### WHAT THE EXERCISE ASKS
Reproduce the records below, substituting "brick walkway" for "cobblestone path" and leaving everything else unchanged.

### RECORDS
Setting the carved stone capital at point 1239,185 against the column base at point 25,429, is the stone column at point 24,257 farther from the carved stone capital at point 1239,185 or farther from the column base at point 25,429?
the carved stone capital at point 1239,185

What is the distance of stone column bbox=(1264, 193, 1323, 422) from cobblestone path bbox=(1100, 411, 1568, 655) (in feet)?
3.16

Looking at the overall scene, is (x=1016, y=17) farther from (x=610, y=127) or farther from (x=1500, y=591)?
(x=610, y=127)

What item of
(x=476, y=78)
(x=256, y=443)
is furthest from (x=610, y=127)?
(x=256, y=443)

### SOLVED PROBLEM
Setting the carved stone capital at point 1239,185 against the column base at point 25,429, is the stone column at point 24,257 farther from the carved stone capital at point 1239,185 or farther from the column base at point 25,429?
the carved stone capital at point 1239,185

What is the distance of stone column bbox=(1264, 193, 1323, 422) from brick walkway bbox=(1100, 411, 1568, 655) (in feet)?
3.16

Looking at the overall scene, is (x=1016, y=17) farther from (x=610, y=127) or farther from (x=1500, y=591)?
(x=610, y=127)

What item of
(x=476, y=78)
(x=256, y=443)
is furthest from (x=610, y=127)?
(x=256, y=443)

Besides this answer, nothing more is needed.